Abstract

The combined impact of advances in diagnosis and treatment of stage I NSCLC has not been assessed comprehensively. To define the survival impact of modern staging and treatment techniques for clinical stage I NSCLC, the Veterans Administration Central Cancer Registry, a database of U.S. veterans in whom the disease was diagnosed in the Veteran's Health Administration, was queried. From this database, patients who had stage I NSCLC diagnosed from 2001 to 2010 and were treated with either surgery or radiation were identified. Overall survival (OS) and lung cancer-specific survival were determined. Propensity score matching and Cox multivariate analysis were used to adjust for baseline patient characteristics. A total of 11,997 patients were identified.
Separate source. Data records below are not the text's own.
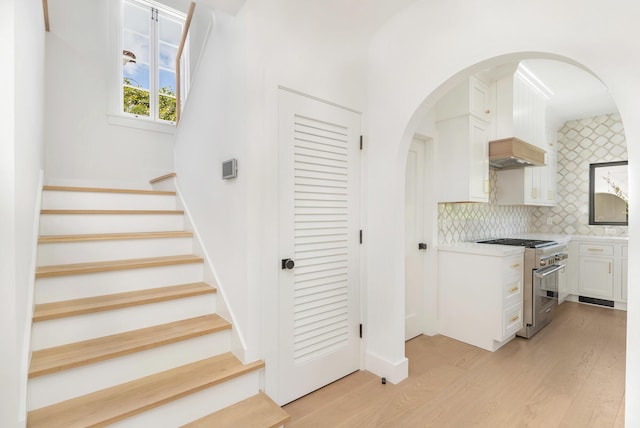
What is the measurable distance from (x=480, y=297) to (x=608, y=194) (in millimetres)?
3518

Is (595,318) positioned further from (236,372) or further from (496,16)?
(236,372)

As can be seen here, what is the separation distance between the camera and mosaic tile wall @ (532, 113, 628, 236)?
458 centimetres

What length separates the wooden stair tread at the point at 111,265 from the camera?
1.75 m

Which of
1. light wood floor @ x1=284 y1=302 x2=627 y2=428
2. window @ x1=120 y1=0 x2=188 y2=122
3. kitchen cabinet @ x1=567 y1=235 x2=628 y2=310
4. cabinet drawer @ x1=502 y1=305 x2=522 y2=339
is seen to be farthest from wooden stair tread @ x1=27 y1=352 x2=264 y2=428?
kitchen cabinet @ x1=567 y1=235 x2=628 y2=310

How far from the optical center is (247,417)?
1613mm

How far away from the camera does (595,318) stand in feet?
12.4

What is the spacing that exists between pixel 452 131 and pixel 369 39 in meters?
1.37

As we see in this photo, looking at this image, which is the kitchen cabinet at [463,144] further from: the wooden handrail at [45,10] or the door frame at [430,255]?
the wooden handrail at [45,10]

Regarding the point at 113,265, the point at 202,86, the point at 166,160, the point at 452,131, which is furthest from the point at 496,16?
the point at 166,160

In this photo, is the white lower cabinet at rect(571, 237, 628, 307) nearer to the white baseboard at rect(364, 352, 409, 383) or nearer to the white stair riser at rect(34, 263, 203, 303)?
the white baseboard at rect(364, 352, 409, 383)

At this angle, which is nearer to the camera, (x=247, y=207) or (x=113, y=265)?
(x=247, y=207)

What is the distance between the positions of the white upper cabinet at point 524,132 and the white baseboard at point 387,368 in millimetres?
2652

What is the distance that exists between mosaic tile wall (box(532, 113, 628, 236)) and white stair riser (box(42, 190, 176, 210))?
5.78 metres

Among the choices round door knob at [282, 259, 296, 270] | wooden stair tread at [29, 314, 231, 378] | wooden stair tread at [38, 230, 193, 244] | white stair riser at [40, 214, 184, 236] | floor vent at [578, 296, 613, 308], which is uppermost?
white stair riser at [40, 214, 184, 236]
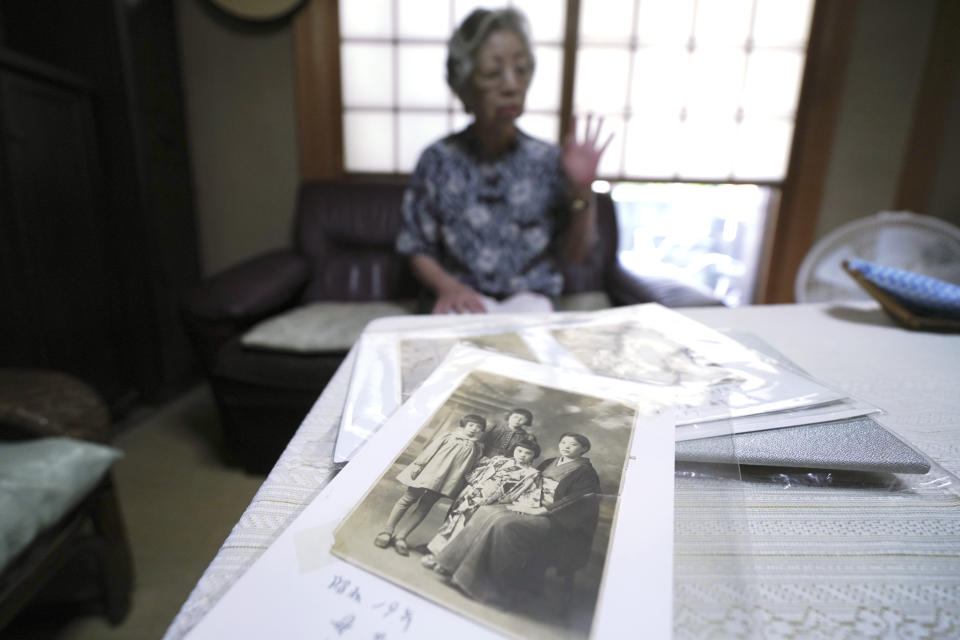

The 4-year OS rate increased from 38.9% to 53.2% from 2001 to 2010 for all patients. Positron emission tomography and endobronchial ultrasound did not improve OS. Survival of radiated patients improved from 12.7% to 28.5%. The introduction of stereotactic body radiation therapy (SBRT) significantly improved OS (hazard ratio [HR]= 0.60, 95% confidence interval [CI]: 0.54-0.68) and lung cancer-specificsurvival (HR= 0.39, 95% CI: 0.32-0.46) compared with conventionally fractionated radiation. The 4-year OS rate also improved after surgery (from 51.5% to 66.5%). This increase was associated with use of adjuvant chemotherapy, increased use of video-assisted thoracoscopic surgical procedures, and decreased pneumonectomy rates, with similar survival between open and video-assisted thoracoscopic surgical procedures. OS after lobectomy was superior to that after sublobar resection (HR= 0.82, 95% CI: 0.75-0.89). In the era of available SBRT (2008-2010), 4-year OS was not significantly different after sublobar resection or lobectomy for medically unfit patients (Charlson comorbidity index= 2) (55.4% and 58.1%, respectively; p= 0.69) but was significantly worse for fit patients (Charlson comorbidity index= 0-1) undergoing sublobar resection (55.5% and 68.0%, respectively; p < 0.001). OS (HR= 0.36, 95% CI: 0.35-0.38) and lung cancer-specific survival (HR= 0.31, 95% CI: 0.29-0.33) were improved after surgery as compared with after radiation, with the improvement maintained on matched comparison of lobectomy and SBRT. OS increased in veterans with a diagnosis of stage I NSCLC from 2001 to 2010; the increase was coincident with improved radiation and surgical techniques.